Bu hikâyenin bize gösterdiği en önemli şey, büyük kötülüklerin altına imza atanların canavar filan değil, aksine sıradan insanlar olduğu gerçeğidir

“Kötülük problemi”nden “kötülüğün sıradanlığı”na

> ESRA TANRIBİLİR @irritablerains

İnsanlığın doğduğu ilk günden beri kötülüğün de onun ayrılmaz bir parçası olmasından dolayı, bu kavram hem dini hem de felsefi açılardan tartışılagelmiştir. Epikuros’un mantıksal bir formülle ortaya koyduğu “Kötülük Problemi”nden, Nietzsche’nin “İyinin ve Kötünün Ötesinde” inşa ettiği felsefesine kadar bütün filozofları meşgul eden bir meseledir.
Kötülük sanıldığının aksine savaşlarla, işkencelerle, zulümlerle, katliamlarla, tecavüzlerle dolu insanlığın modern uygarlığa geçişiyle de yok olmadı. Aksine, insanların kötülüğünün sınırsızlığının hayal güçlerinin sınırlarının çok ötesinde olduğu; kötülüğün din, milliyet, gelenek bahaneleriyle meşrulaştırıldığı bir dönemde yaşıyoruz. Üstelik bu virüsü yaymak için kullanılan akıllı telefonlar, internet, sosyal medya da hemen elimizin altında. Barbarlarının kafa kesme görüntülerini çekirdek çiterek izleyen, sivil insanları katleden patlama videolarının altına sevindiklerini ifade eden, #SuruçtaŞenlikVar diye bir ‘hashtag’in altına akla hayale gelmeyecek nefret sözleri yazan ve bunları defalarca “RT” ederek, “like”layarak kötülüğü meşrulaştıran insanların yaşadığı korkunç bir çağdayız.

[Mekânsal soru verilerinden alıntılar]
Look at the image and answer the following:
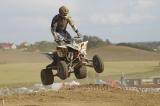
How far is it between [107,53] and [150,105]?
7507 cm

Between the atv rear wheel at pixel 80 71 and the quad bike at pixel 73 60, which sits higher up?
the quad bike at pixel 73 60

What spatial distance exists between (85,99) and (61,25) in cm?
698

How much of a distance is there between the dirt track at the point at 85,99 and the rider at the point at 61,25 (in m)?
4.66

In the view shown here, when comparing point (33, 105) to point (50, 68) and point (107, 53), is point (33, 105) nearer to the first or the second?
point (50, 68)

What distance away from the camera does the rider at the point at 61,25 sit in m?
16.0

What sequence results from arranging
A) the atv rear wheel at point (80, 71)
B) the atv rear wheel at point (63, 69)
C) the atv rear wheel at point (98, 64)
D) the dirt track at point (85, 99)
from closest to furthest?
the atv rear wheel at point (63, 69), the atv rear wheel at point (98, 64), the atv rear wheel at point (80, 71), the dirt track at point (85, 99)

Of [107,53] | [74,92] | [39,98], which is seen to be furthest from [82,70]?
[107,53]

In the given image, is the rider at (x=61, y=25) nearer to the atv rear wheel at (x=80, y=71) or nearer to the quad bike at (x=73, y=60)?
the quad bike at (x=73, y=60)

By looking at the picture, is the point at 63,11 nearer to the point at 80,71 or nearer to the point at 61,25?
the point at 61,25

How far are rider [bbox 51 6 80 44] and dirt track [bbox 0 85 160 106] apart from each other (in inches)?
184

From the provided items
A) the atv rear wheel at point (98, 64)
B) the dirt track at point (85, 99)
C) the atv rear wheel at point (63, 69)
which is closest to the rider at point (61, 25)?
the atv rear wheel at point (63, 69)

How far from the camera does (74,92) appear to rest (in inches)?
978

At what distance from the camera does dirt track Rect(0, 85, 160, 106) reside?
20.6 meters

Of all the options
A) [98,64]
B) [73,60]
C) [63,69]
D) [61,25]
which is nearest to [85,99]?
[98,64]
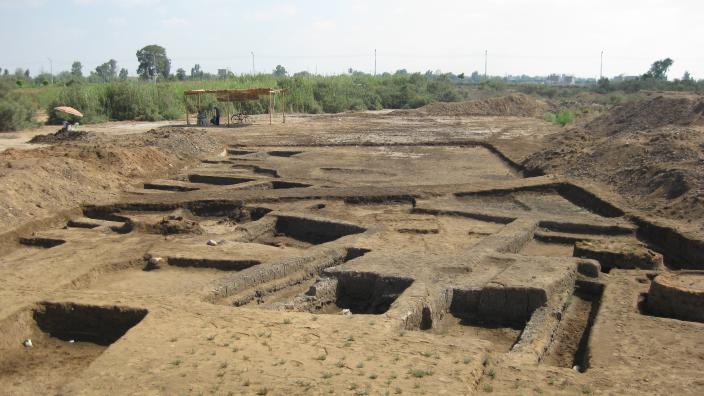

İstenenler
A: Kötülük üzerine yazıya göre "Kötülük Problemi"ni mantıksal bir formülle ortaya koyan filozof kimdir?
B: Kötülük üzerine yazıda insanlığın modern uygarlığa geçmeden önce neyle dolu olduğu sayılıyor? Hepsini sıralayın.
Verilerin bu işte hiçbir rolü yoktur.

Görev Çözümleri
A: Epikuros

B: savaşlar, işkenceler, zulümler, katliamlar, tecavüzler